My superpower is to see someone else’s point of view as easily as I see my own. This is a gift when it comes to working with people from different cultures, as I have been doing most of my professional life. It has helped me be an effective English language teacher, and it has helped me adapt to life here in Laos, Southeast Asia, where I have been living since September.
However, this same ability is a curse when it comes to other things. For example, when I was a student, I hated multiple-choice tests, because I could always justify more than one correct answer. It’s also a curse when dealing with linear Americans whose expectations bump up against my polyvalent nature. I feel much more comfortable in the high-context social setting of Laos than with Americans who bludgeon you with their directness.
The other day I invited an American colleague out to meet some of my new friends, teaching associates at the university. They had asked for help with teaching materials for English classes. After brief introductions she asked to look at the textbooks they were currently using for English classes. Without any preamble, she told them it was the wrong textbook for that course, effectively causing them to lose face. This criticism would be normal in the USA for visiting consultants, but here where relationships are more important than the actual work, it seemed a huge cultural breach. It was uncomfortable to be caught in the middle. I am certainly no diplomat, but my ability to see both sides so clearly allows me to explain one side to the other, to patch things up, to move forward in friendship.

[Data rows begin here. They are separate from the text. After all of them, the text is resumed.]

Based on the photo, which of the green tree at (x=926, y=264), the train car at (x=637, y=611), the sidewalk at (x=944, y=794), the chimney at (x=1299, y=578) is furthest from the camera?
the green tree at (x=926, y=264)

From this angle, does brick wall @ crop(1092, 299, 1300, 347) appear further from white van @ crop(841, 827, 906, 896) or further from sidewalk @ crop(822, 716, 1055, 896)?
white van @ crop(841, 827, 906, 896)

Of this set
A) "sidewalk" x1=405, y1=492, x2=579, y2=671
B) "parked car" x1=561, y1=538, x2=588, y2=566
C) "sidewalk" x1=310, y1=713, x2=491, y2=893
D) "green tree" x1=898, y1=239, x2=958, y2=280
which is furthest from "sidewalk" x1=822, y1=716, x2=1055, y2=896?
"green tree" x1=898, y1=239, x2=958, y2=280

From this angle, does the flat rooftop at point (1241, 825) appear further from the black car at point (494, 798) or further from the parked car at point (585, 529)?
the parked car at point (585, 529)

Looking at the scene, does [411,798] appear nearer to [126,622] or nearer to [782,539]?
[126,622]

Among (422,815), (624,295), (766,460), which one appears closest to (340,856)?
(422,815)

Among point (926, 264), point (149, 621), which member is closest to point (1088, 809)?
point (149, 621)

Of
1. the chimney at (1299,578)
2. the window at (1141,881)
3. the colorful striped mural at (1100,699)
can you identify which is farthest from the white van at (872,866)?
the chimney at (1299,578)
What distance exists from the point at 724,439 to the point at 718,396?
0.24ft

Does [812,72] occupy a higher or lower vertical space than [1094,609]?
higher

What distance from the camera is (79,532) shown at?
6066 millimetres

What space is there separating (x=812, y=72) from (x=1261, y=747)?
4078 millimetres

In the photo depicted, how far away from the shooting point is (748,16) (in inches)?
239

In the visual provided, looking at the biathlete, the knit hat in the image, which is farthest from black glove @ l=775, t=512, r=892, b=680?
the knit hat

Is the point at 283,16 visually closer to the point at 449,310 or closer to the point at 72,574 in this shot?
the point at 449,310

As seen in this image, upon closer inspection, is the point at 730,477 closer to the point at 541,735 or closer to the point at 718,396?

When my job description changed for the third time in four months, I just smiled and rolled with it. I can sacrifice my individual need for a routine schedule in order to focus on the softer skills. I may not be teaching regular classes, but I am building connections with people. Family, food, clothing – these are all areas where it’s easy to find something in common. I’m learning to sit quietly and listen to what’s not being said, and to accept what is offered. It’s slower than I’d like, but I’m earning the trust of Lao people I work with by accepting their culture wholeheartedly.
I met another American woman who’s lived in Southeast Asia for a number of years. We met over coffee, and I felt like I was being interviewed for a job. She extracted more information from me in 30 minutes than I usually share with colleagues over several months. I quickly adapted to her communication style, answering her explicit questions honestly, and stating what I needed. I must have won her respect because we exchanged valuable information, and now we’re friends. At least on Facebook.
In Laos, Facebook is another cultural phenomenon that I’ve had to adapt to. People use it for everything: apartment rentals, restaurants, small business advertising, even Ministry updates. Businesses of all kinds will have a Facebook page but no website. Of course it’s also used for social networking. I expected to keep my separate spheres, as I did in the USA. But when work and social life are so strongly interconnected, sharing personal photos and videos is a must. Lao people love to take pictures, and we’re all friends on Facebook, so it looks like I’ve got the most exciting job surrounded by groups of happy people, dancing, singing, and drinking Beer Lao. In reality, these relationships are my job, not the 9-to-5 teaching.
It’s taken months to build these relationship and I cherish them because I’ve worked so hard to build connections.